Search code examples
c#line-numbers

What's the fastest way to count the total lines of text file in c#?


my code is :

    int linenumber = File.ReadLines(path).Count();

but it takes long time (about 20 second) for files about 1 gig size .

so does anyone know better way to solve this problem ?

Update 6 :

I have tested your solutions :

for a file about 870 mb size :

method 1 : { my code time(seconds) : 13 }

method 2 : (from MarcinJuraszek & Locke) (the same) {

time(seconds) : 12 }

method 3 : (from Richard Deeming) { time(seconds) : 19 }

method 4 : (from user2942249) { time(seconds) : 13 }

method 5 : (from Locke) { time(seconds) : 13 is the same for lineBuffer = {4096 , 8192 , 16384 , 32768} }

method 6 : (from Locke edition 2) { time(seconds) : 9 for Buffer size = 32KB , time(seconds) : 10 for Buffer size = 64KB }

As i said , in my comment , there is an application (native code) , that opens this file in my pc in 5 second. therefore this is not about h.d.d speed.

By Compiling MSIL to Native Code , the difference was not obvious.

Conclusion : at this time , the Locke method 2 is faster than other method.

So i marked his post as Answer . but this post will be open if any one find better idea.

I gave +1 vote up for dear friends who help me to solve the problem.

Thanks for your help. interesting better idea . Best Regards Smart Man


Solution

  • Here are a few ways this can be accomplished quickly:

    StreamReader:

    using (var sr = new StreamReader(path))
    {
        while (!String.IsNullOrEmpty(sr.ReadLine()))
            lineCount ++;
    }
    

    FileStream:

    var lineBuffer = new byte[65536]; // 64Kb
    using (FileStream fs = new FileStream(path, FileMode.Open, FileAccess.Read,
           FileShare.Read, lineBuffer.Length))
    {
        int readBuffer = 0;
        while ((readBuffer = fs.Read(lineBuffer, 0, lineBuffer.Length)) > 0)

Problems to work on:
a - Output the part of the thread on counting lines in C# that begins at the words "method 6 : (from" and stops after "solve the problem.", copied verbatim.
b - Pick up the thread on counting lines in C# from its last line and carry it forward.
The listing after the thread on counting lines in C# comes from an unrelated source.

Dataset content:
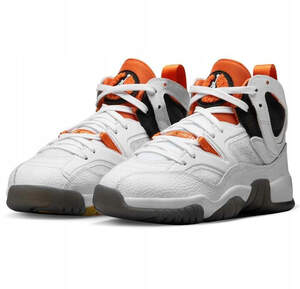 Кросівки Jordan Jumpman Two Trey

Replies:
a -
method 6 : (from Locke edition 2) { time(seconds) : 9 for Buffer size = 32KB , time(seconds) : 10 for Buffer size = 64KB }

As i said , in my comment , there is an application (native code) , that opens this file in my pc in 5 second. therefore this is not about h.d.d speed.

By Compiling MSIL to Native Code , the difference was not obvious.

Conclusion : at this time , the Locke method 2 is faster than other method.

So i marked his post as Answer . but this post will be open if any one find better idea.

I gave +1 vote up for dear friends who help me to solve the problem.

b -
        {
            for (int i = 0; i < readBuffer; i++)
            {
                if (lineBuffer[i] == 0xD) // Carriage return + line feed
                    lineCount++;
            }
        }
    }
    

    Multithreading:

    Arguably the number of threads shouldn't affect the read speed, but real world benchmarking can sometimes prove otherwise. Try different buffer sizes and see if you get any gains at all with your setup. *This method contains a race condition. Use with caution.

    var tasks = new Task[Environment.ProcessorCount]; // 1 per core
    var fileLock = new ReaderWriterLockSlim();
    int bufferSize = 65536; // 64Kb
    
    using (FileStream fs = new FileStream(path, FileMode.Open, FileAccess.Read,
            FileShare.Read, bufferSize, FileOptions.RandomAccess))
    {
        for (int i = 0; i < tasks.Length; i++)
        {
            tasks[i] = Task.Factory.StartNew(() =>
                {
                    int readBuffer = 0;
                    var lineBuffer = new byte[bufferSize];
    
                    while ((fileLock.TryEnterReadLock(10) && 
                           (readBuffer = fs.Read(lineBuffer, 0, lineBuffer.Length)) > 0))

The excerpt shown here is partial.